[Saved entries]

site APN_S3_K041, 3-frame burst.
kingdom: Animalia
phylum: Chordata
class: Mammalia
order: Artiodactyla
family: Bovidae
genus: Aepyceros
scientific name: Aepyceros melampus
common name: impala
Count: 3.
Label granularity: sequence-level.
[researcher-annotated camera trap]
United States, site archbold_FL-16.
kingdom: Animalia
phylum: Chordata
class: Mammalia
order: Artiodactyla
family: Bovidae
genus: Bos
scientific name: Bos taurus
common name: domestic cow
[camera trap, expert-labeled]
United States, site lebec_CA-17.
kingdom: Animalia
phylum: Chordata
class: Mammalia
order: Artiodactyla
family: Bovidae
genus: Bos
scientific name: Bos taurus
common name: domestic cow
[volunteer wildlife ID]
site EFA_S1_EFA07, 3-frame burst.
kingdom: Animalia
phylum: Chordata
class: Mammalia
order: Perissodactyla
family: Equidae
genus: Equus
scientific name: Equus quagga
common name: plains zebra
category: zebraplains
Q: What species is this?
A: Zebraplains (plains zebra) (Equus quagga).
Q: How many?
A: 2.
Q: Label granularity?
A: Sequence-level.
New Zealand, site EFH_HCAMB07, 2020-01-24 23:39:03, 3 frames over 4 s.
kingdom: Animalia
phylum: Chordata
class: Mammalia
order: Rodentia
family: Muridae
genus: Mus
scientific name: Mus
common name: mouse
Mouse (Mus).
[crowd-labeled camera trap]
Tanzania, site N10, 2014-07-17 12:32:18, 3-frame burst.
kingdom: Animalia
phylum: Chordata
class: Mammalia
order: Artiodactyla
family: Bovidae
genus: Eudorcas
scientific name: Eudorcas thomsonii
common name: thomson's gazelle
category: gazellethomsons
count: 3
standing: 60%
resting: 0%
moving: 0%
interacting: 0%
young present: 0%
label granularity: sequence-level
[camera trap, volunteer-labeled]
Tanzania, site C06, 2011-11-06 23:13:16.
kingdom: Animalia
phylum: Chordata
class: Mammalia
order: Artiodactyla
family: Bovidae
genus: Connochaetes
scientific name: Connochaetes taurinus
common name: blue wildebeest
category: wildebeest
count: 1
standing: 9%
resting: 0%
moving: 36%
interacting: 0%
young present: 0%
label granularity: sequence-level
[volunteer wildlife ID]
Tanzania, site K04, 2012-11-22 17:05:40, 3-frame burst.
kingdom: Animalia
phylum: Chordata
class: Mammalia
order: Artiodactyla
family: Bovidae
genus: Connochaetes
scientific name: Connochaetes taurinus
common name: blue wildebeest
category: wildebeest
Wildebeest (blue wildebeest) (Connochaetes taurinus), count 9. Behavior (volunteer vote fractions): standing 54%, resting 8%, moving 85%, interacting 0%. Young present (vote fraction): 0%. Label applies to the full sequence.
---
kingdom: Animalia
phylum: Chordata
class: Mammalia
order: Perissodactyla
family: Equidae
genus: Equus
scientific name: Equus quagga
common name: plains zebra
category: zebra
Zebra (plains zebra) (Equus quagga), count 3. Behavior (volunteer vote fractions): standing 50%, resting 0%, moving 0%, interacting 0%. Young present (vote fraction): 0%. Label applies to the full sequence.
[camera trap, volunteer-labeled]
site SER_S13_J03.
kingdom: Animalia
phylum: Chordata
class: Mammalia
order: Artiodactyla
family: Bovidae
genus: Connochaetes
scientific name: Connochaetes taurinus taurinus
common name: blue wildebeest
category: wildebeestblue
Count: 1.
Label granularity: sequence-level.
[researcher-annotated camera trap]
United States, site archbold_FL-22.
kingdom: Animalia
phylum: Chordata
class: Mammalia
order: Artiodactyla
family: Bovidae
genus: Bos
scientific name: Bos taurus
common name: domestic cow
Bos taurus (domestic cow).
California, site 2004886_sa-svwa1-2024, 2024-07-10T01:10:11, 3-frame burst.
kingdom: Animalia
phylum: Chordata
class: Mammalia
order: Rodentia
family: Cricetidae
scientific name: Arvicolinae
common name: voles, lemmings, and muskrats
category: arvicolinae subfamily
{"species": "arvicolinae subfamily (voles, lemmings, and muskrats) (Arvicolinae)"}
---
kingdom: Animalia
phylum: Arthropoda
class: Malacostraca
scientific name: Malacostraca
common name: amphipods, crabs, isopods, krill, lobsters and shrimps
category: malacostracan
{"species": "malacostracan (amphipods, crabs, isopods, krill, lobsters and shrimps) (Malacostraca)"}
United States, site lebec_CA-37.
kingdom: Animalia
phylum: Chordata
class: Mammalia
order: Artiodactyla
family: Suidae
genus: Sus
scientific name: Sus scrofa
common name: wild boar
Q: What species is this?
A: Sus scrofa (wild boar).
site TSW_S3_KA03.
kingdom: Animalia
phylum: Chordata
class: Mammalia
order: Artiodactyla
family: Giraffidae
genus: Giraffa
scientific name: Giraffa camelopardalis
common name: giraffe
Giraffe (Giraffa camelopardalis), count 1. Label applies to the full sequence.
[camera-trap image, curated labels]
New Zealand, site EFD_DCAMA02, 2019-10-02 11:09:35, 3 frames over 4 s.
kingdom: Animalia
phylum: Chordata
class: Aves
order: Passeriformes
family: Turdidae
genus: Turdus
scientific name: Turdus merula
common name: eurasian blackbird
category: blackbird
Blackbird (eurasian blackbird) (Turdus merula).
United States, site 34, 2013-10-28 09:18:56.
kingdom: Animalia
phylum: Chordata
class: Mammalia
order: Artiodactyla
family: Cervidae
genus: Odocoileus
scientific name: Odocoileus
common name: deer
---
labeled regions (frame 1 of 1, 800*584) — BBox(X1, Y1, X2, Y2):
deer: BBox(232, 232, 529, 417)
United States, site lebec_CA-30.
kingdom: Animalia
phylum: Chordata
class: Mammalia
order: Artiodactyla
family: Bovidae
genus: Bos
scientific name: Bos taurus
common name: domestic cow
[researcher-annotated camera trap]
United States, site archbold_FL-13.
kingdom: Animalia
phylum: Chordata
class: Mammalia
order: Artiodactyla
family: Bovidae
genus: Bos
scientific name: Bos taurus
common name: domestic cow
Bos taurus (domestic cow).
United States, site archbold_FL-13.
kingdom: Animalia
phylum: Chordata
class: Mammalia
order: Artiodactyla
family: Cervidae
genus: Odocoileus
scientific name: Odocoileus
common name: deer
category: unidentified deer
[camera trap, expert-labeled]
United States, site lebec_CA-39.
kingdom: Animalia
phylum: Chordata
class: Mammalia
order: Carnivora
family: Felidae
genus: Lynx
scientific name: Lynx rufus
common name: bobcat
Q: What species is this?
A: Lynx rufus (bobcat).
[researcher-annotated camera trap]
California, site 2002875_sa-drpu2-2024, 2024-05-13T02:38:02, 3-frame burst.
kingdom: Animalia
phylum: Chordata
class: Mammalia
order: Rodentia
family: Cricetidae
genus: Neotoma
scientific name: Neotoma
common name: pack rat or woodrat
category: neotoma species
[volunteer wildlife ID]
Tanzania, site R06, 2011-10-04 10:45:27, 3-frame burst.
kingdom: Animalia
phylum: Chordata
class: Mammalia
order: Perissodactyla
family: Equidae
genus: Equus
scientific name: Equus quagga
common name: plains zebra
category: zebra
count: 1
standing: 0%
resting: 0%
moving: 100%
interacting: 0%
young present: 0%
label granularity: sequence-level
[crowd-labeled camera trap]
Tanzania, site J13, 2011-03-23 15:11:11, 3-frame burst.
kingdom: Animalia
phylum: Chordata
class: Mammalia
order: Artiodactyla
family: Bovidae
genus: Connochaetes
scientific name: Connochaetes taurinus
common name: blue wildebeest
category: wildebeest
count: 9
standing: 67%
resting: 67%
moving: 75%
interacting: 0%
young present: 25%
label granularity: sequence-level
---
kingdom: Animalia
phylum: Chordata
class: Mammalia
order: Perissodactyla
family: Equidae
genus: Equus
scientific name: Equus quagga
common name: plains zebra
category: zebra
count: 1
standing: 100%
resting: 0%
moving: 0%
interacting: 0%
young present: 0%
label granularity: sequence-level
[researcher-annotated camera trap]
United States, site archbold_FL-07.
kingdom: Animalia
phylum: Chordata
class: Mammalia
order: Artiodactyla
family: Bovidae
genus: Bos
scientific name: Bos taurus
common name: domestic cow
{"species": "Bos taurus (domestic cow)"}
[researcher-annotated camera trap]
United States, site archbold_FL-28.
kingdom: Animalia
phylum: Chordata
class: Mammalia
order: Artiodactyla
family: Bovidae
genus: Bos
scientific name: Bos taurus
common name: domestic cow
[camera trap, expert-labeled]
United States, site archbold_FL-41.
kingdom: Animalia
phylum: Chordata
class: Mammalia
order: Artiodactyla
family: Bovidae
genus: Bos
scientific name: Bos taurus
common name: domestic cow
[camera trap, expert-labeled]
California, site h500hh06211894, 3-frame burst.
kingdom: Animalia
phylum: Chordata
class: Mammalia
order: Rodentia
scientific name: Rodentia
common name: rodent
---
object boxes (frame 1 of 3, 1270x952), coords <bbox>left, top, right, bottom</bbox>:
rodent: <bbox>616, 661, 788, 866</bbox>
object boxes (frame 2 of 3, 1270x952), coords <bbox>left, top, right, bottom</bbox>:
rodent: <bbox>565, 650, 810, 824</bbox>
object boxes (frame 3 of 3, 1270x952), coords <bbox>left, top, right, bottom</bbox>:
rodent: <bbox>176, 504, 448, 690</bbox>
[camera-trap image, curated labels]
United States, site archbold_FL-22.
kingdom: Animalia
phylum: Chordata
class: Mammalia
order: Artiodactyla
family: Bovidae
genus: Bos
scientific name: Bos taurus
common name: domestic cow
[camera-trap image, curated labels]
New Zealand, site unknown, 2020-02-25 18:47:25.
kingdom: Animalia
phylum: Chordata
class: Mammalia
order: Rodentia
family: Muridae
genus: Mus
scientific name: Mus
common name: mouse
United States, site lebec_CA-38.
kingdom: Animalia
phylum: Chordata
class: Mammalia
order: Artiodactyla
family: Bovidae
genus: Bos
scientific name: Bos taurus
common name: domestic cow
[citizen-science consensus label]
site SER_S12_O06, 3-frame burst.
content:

▶ EXERCISE PROMPT
An exact restatement of the lines from the one with "United States, site archbold_FL-28." through the last line of the data is the only acceptable answer.

▶ ANSWER SPACE
United States, site archbold_FL-28.
kingdom: Animalia
phylum: Chordata
class: Mammalia
order: Artiodactyla
family: Bovidae
genus: Bos
scientific name: Bos taurus
common name: domestic cow
[camera trap, expert-labeled]
United States, site archbold_FL-41.
kingdom: Animalia
phylum: Chordata
class: Mammalia
order: Artiodactyla
family: Bovidae
genus: Bos
scientific name: Bos taurus
common name: domestic cow
[camera trap, expert-labeled]
California, site h500hh06211894, 3-frame burst.
kingdom: Animalia
phylum: Chordata
class: Mammalia
order: Rodentia
scientific name: Rodentia
common name: rodent
---
object boxes (frame 1 of 3, 1270x952), coords <bbox>left, top, right, bottom</bbox>:
rodent: <bbox>616, 661, 788, 866</bbox>
object boxes (frame 2 of 3, 1270x952), coords <bbox>left, top, right, bottom</bbox>:
rodent: <bbox>565, 650, 810, 824</bbox>
object boxes (frame 3 of 3, 1270x952), coords <bbox>left, top, right, bottom</bbox>:
rodent: <bbox>176, 504, 448, 690</bbox>
[camera-trap image, curated labels]
United States, site archbold_FL-22.
kingdom: Animalia
phylum: Chordata
class: Mammalia
order: Artiodactyla
family: Bovidae
genus: Bos
scientific name: Bos taurus
common name: domestic cow
[camera-trap image, curated labels]
New Zealand, site unknown, 2020-02-25 18:47:25.
kingdom: Animalia
phylum: Chordata
class: Mammalia
order: Rodentia
family: Muridae
genus: Mus
scientific name: Mus
common name: mouse
United States, site lebec_CA-38.
kingdom: Animalia
phylum: Chordata
class: Mammalia
order: Artiodactyla
family: Bovidae
genus: Bos
scientific name: Bos taurus
common name: domestic cow
[citizen-science consensus label]
site SER_S12_O06, 3-frame burst.
content:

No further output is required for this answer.